> **GIVEN DATA**

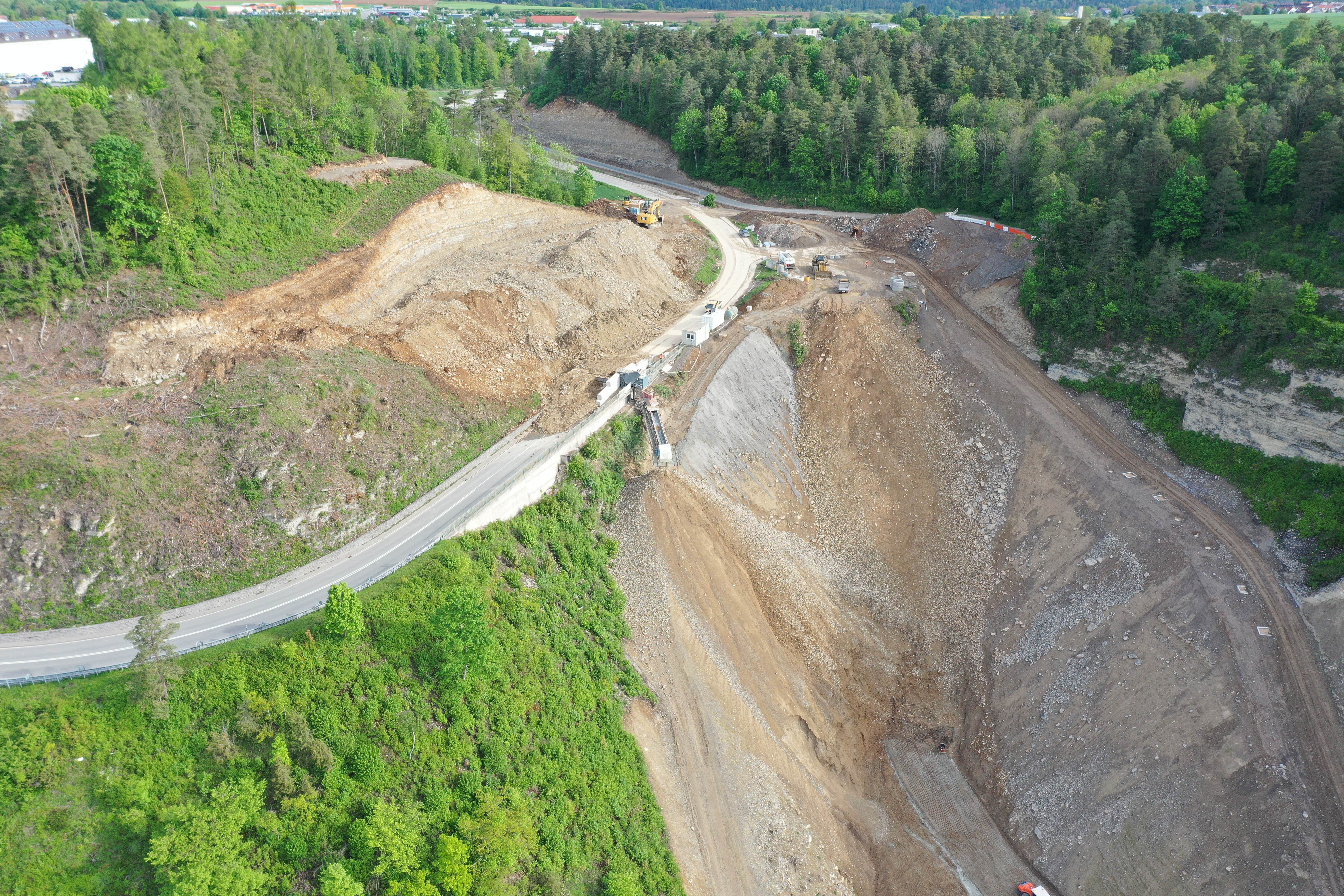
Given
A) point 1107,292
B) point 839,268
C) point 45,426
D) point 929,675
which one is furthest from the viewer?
point 839,268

> **WHAT THE EXERCISE ASKS**
Arrange every line of the data above as a numbered list, skipping blank lines and leaving out the pictures.

> **EXERCISE ANSWER**
1. Given
2. A) point 1107,292
3. B) point 839,268
4. C) point 45,426
5. D) point 929,675
6. which one is furthest from the viewer?
7. point 839,268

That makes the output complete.